Financial Operations
├── View transactions
├── Process refunds
├── Handle disputes
└── Access financial reports
Benefits:
  • Logical grouping of related permissions
  • Easy to understand and assign
  • Scalable permission structure
  • Clear hierarchy for dependencies

Atomic Permission Control

Complete Customization: Roles are built permission-by-permission. You start with zero access and add only the specific permissions needed. No permission bundles or packages - just individual atomic permissions you select.
Customer Support Representative:
  • ✅ View customers
  • ✅ Update customer information
  • ✅ View transactions
  • ✅ Process refunds
  • ❌ Delete customers
  • ❌ Create products
  • ❌ Manage API keys
Financial Analyst:
  • ✅ View transactions
  • ✅ Access financial reports
  • ✅ Export transaction data
  • ✅ View customers (for analysis)
  • ❌ Process refunds
  • ❌ Edit customers
  • ❌ Manage products
Inventory Manager:
  • ✅ View products
  • ✅ Manage inventory
  • ✅ Edit product information
  • ❌ Delete products
  • ❌ View transactions
  • ❌ Access customer data
Marketing Content Manager:
  • ✅ View products
  • ✅ Edit product information
  • ✅ View customers (for campaigns)
  • ✅ Export customer data
  • ❌ Manage inventory
  • ❌ Process transactions
  • ❌ Delete anything
Key Principle: Each permission operates independently. You can:
  • Grant “View Customers” without “Edit Customers”
  • Allow “Create Products” without “Delete Products”
  • Enable “View Transactions” without “Process Refunds”
  • Provide “Export Data” without “Delete Records”
  • Mix read permissions across all categories
  • Combine write permissions selectively
No Forced Bundles: Unlike traditional role systems, you’re never forced to grant more access than needed.
Start from Zero: Every new role begins with no permissionsAdd Selectively: Choose only the permissions that match the user’s actual job needsMix Categories: Combine permissions from different areas as neededRefine Over Time: Add or remove individual permissions as roles evolve
The atomic approach means you can create highly specialized roles like “Invoice-Only Finance” or “Product-View Marketing” that precisely match your business workflows.

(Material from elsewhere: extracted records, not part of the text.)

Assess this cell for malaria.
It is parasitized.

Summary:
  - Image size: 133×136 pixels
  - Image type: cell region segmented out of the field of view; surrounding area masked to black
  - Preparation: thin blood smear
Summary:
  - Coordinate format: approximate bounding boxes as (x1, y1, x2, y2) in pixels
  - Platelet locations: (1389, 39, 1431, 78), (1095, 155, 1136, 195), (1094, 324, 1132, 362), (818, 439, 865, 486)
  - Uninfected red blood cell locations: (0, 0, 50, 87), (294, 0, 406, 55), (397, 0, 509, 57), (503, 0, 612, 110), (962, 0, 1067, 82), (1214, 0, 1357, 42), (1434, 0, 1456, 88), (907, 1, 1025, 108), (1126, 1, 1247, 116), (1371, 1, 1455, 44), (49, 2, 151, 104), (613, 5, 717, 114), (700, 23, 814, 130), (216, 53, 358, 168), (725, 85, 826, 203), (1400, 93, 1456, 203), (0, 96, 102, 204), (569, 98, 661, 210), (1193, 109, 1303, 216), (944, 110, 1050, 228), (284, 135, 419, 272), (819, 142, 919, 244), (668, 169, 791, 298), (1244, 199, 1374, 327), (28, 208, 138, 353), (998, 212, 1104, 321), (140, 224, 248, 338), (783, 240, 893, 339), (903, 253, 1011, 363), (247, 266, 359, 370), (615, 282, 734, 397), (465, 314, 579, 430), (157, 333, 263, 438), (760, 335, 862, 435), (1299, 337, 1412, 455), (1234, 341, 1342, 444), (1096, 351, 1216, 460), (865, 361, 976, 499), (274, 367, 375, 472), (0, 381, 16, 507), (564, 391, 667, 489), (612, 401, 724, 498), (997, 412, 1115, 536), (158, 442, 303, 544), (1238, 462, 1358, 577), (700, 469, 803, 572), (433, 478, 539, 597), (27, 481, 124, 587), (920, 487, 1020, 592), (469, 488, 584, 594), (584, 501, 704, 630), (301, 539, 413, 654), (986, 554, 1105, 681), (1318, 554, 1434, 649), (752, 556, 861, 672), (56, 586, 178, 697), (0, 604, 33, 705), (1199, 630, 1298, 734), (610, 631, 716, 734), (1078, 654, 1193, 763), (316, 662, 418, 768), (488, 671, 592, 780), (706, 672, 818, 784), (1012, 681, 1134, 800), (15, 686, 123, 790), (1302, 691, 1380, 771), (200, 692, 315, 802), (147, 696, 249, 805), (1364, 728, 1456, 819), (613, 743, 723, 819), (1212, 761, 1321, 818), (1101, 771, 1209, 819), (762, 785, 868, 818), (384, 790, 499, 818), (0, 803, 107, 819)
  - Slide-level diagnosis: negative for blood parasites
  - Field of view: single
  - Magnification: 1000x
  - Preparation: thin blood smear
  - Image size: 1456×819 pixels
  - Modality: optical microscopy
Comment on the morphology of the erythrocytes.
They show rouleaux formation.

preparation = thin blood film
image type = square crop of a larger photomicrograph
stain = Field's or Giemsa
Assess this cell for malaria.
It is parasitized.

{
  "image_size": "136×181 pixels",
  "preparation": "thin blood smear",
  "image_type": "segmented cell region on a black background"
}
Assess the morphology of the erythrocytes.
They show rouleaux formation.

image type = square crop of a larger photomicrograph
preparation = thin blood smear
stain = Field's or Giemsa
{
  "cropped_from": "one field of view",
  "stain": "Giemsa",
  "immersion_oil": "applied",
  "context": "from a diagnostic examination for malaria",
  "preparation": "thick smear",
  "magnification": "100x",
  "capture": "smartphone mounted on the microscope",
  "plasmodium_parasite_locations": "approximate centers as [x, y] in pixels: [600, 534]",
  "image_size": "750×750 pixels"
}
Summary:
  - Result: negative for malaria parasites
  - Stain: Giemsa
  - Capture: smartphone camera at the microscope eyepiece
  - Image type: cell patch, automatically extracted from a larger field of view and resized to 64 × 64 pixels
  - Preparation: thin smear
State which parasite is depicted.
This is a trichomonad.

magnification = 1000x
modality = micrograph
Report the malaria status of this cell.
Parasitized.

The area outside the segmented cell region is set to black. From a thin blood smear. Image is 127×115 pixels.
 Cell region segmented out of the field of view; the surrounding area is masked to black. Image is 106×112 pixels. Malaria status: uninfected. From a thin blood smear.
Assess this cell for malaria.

Role Assignment Strategies

Department-Based Roles

Create roles that match organizational departments and their specific needs

Function-Based Roles

Design roles around specific job functions regardless of department

Level-Based Roles

Establish roles that reflect seniority and responsibility levels

Project-Based Roles

Temporary roles for specific projects or initiatives
Build roles atomically by selecting individual permissions to create precise access control that matches your exact business needs and team responsibilities.